AC Milan's Mike Maignan talks to referee Fabio Maresca after allegedly being racially abused (REUTERS)
AC Milan's Mike Maignan talks to referee Fabio Maresca after allegedly being racially abused (REUTERS)

Fans who commit racist abuse at football matches could see their teams automatically forfeit games as a result, FIFA president Gianni Infantino has suggested.

Both AC Milan and Coventry City players reported racist abuse at games on Saturday. At Udinese, Milan's players walked off the pitch after goalkeeper Mike Maignan was subjected to monkey noises from a section of the crowd at the Stadio Friuli.

Coventry's match at Sheffield Wednesday was stopped for several minutes after Kasey Palmer said he received similar abuse during their 2-1 win, and Infantino says there should be further punishments beyond the current deterrents.

"As well as the three-step process (match stopped, match re-stopped, match abandoned), we have to implement an automatic forfeit for the team whose fans have committed racism and caused the match to be abandoned, as well as worldwide stadium bans and criminal charges for racists," he said in a FIFA post on X.

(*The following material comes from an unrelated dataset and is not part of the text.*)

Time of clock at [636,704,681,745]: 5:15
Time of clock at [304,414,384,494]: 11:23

"FIFA and football shows full solidarity to victims of racism and any form of discrimination. Once and for all: No to racism! No to any form of discrimination!

"The events that took place in Udine and Sheffield on Saturday are totally abhorrent and completely unacceptable. The players affected by Saturday's events have my undivided support.

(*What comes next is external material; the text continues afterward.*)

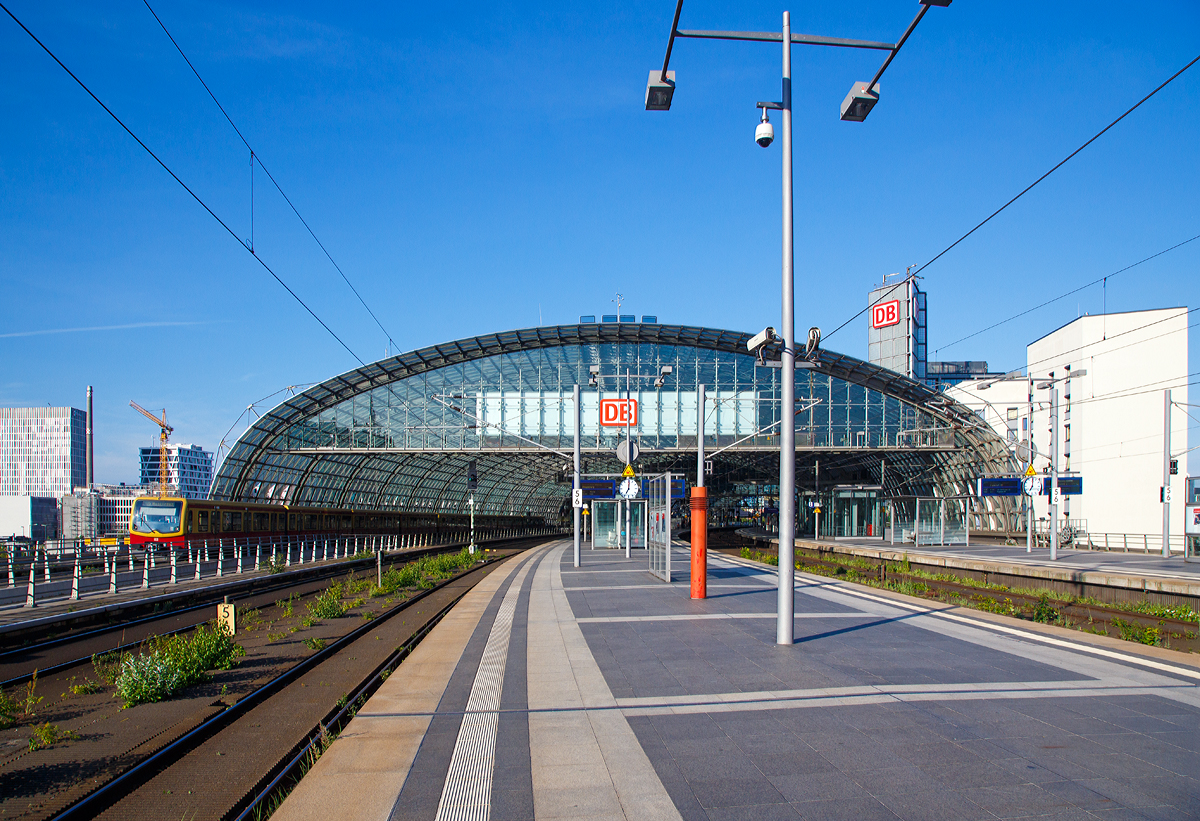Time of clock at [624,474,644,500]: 7:01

"We need ALL the relevant stakeholders to take action, starting with education in schools so that future generations understand that this is not part of football or society."

Maignan said something had to change as racist abuse has been part of football for too long.

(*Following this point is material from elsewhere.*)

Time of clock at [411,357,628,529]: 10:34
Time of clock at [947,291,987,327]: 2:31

"This shouldn't exist in the world of football, but unfortunately for many years this is a recurrence," he told Milan TV after confirming he heard fans making monkey noises.

"With all the cameras present and sanctions for these things, something must be done to change things. We all have to react, we must do something because you can't play like this."

Milan and city rivals Inter have both publicly supported Maignan, Serie A said it "condemns all forms of racism", while France striker Kylian Mbappe said "enough is enough".

"You are very far from being alone Mike Maignan. We are all with you. Still the same problems and still NO solution. Enough is enough. NO TO RACISM," Mbappe posted on X.

Former England and Arsenal striker Ian Wright applauded the "solidarity" in the Milan side and urged teams to "keep walking off" when they hear abuse and called for stronger sanctions.

He wrote on X: "We did 'playing through it' and nothing has changed. Points deductions needed, the fines are pointless."

However, Coventry midfielder Palmer admitted he was sceptical things would change in the game, also writing on X: "Racism is a disgrace... it has no place in the world, let alone football.

"I'm black and proud and I am raising my three kids to be the exact same. I'll be honest, it feels like things will never change, no matter how hard we try.

"Couple fans doing monkey chants don't define a fan base - I appreciate all the love and support I've received."

Coventry owner Doug King and manager Mark Robins condemned the abuse and offered their full support to Palmer, while Sheffield Wednesday said they were "shocked and saddened" by the alleged incident and anyone found culpable will face "the strictest possible sanctions from both Sheffield Wednesday and the law".

Anti-discrimination organisation Kick It Out commended Maignan and Palmer for their "courage".

"Now it's up to authorities and clubs to punish those responsible, but if clubs cannot prevent this happening, they too should face consequences," it said in a statement on X.

"We welcome stronger and more meaningful punishments, as called for by FIFA. It cannot be on the players to solve this.

"They are already showing courage under extreme distress and emotional trauma. They need support with actions not words."